◆ Quoted passage ◆
= Beginning of Section =

OpenVZ Forum


Home » Mailing lists » Devel » [PATCH 0/2] refaults
[PATCH 0/2] refaults [message #19454] Thu, 26 July 2007 17:25 Go to next message
Peter Zijlstra is currently offline  Peter Zijlstra
Messages: 61
Registered: September 2006
Member
Hi,

This is a brush up of the refault patches, as presented by Rik at last
year's OLS:

  http://people.redhat.com/riel/riel-OLS2006.pdf

When talking to people at OLS this year there was a renewed interrest in
the concept.


_______________________________________________
Containers mailing list
Containers@lists.linux-foundation.org
https://lists.linux-foundation.org/mailman/listinfo/containers
[PATCH 1/2] mm: nonresident page tracking [message #19455 is a reply to message #19454] Thu, 26 July 2007 17:25 Go to previous messageGo to next message
Peter Zijlstra is currently offline  Peter Zijlstra
Messages: 61
Registered: September 2006
Member
From: Rik van Riel <riel@redhat.com>

Track non-resident pages through a simple hashing scheme.  This way
the space overhead is limited to 1 u32 per page, or 0.1% space overhead
and lookups are one cache miss.

Aside from seeing whether or not a page was recently evicted, we can
also take a reasonable guess at how many other pages were evicted since
this page was evicted.

TODO: make the entries unsigned long, currently we're limited to 
1^32*NUM_NR*PAGE_SIZE bytes of memory. Event though this would end up
being 1008 TB of memory, I suspect the hash function to go crap at around
4 to 16 TB.

Signed-off-by: Rik van Riel <riel@redhat.com>
Signed-off-by: Peter Zijlstra <a.p.zijlstra@chello.nl>
---
 Documentation/kernel-parameters.txt |    4 
 include/linux/nonresident.h         |   35 +++++++
 init/main.c                         |    2 
 mm/Kconfig                          |    4 
 mm/Makefile                         |    1 
 mm/nonresident.c                    |  173 ++++++++++++++++++++++++++++++++++++
 mm/swap.c                           |    3 
 mm/vmscan.c                         |    3 
 8 files changed, 225 insertions(+)

= End of Section =

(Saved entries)

= Beginning of Section =

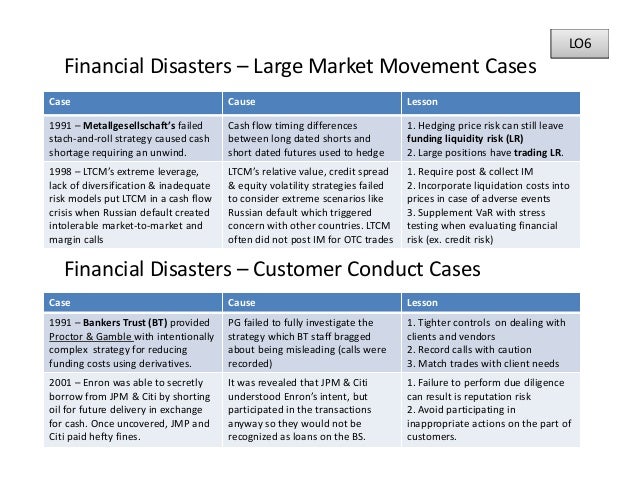 LO6

Financial Disasters – Large Market Movement Cases

| Case | Cause | Lesson |
|---|---|---|
| 1991 – Metallgesellschaft's failed stach-and-roll strategy caused cash shortage requiring an unwind. | Cash flow timing differences between long dated shorts and short dated futures used to hedge | 1. Hedging price risk can still leave funding liquidity risk (LR) 2. Large positions have trading LR. |
| 1998 – LTCM's extreme leverage, lack of diversification & inadequate risk models put LTCM in a cash flow crisis when Russian default created intolerable market-to-market and margin calls | LTCM's relative value, credit spread & equity volatility strategies failed to consider extreme scenarios like Russian default which triggered concern with other countries. LTCM often did not post IM for OTC trades | 1. Require post & collect IM 2. Incorporate liquidation costs into prices in case of adverse events 3. Supplement VaR with stress testing when evaluating financial risk (ex. credit risk) |

Financial Disasters – Customer Conduct Cases

| Case | Cause | Lesson |
|---|---|---|
| 1991 – Bankers Trust (BT) provided Proctor & Gamble with intentionally complex strategy for reducing funding costs using derivatives. | PG failed to fully investigate the strategy which BT staff bragged about being misleading (calls were recorded) | 1. Tighter controls on dealing with clients and vendors 2. Record calls with caution 3. Match trades with client needs |
| 2001 – Enron was able to secretly borrow from JPM & Citi by shorting oil for future delivery in exchange for cash. Once uncovered, JMP and Citi paid hefty fines. | It was revealed that JPM & Citi understood Enron's intent, but participated in the transactions anyway so they would not be recognized as loans on the BS. | 1. Failure to perform due diligence can result is reputation risk 2. Avoid participating in inappropriate actions on the part of customers. |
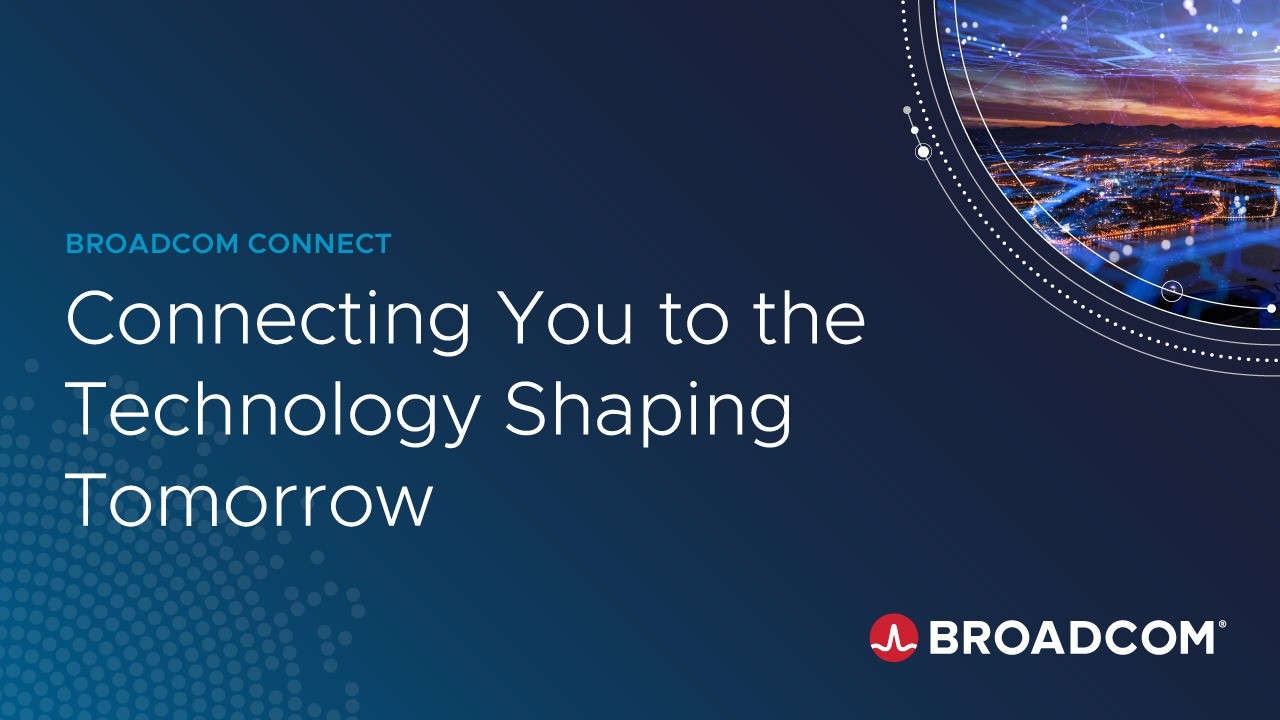 BROADCOM CONNECT

Connecting You to the Technology Shaping Tomorrow

BROADCOM®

= End of Section =

◆ Task 1 ◆
In the refaults thread, what does tracking non-resident pages through a simple hashing scheme achieve? Answer in one to three sentences.
◆ Task 2 ◆
Reproduce the refaults thread word for word, everything from "Track non-resident pages" down to "4 to 16 TB.".
◆ Task 3 ◆
According to the refaults thread, how many files does the nonresident page tracking patch change?

◆ Exercise answer 1 ◆
The hashing scheme limits space overhead to one u32 per page, about 0.1%, and each lookup costs only one cache miss. It also shows whether a page was recently evicted and gives a reasonable guess at how many other pages were evicted after it.

◆ Exercise answer 2 ◆
Track non-resident pages through a simple hashing scheme.  This way
the space overhead is limited to 1 u32 per page, or 0.1% space overhead
and lookups are one cache miss.

Aside from seeing whether or not a page was recently evicted, we can
also take a reasonable guess at how many other pages were evicted since
this page was evicted.

TODO: make the entries unsigned long, currently we're limited to 
1^32*NUM_NR*PAGE_SIZE bytes of memory. Event though this would end up
being 1008 TB of memory, I suspect the hash function to go crap at around
4 to 16 TB.

◆ Exercise answer 3 ◆
It changes 8 files, with 225 insertions.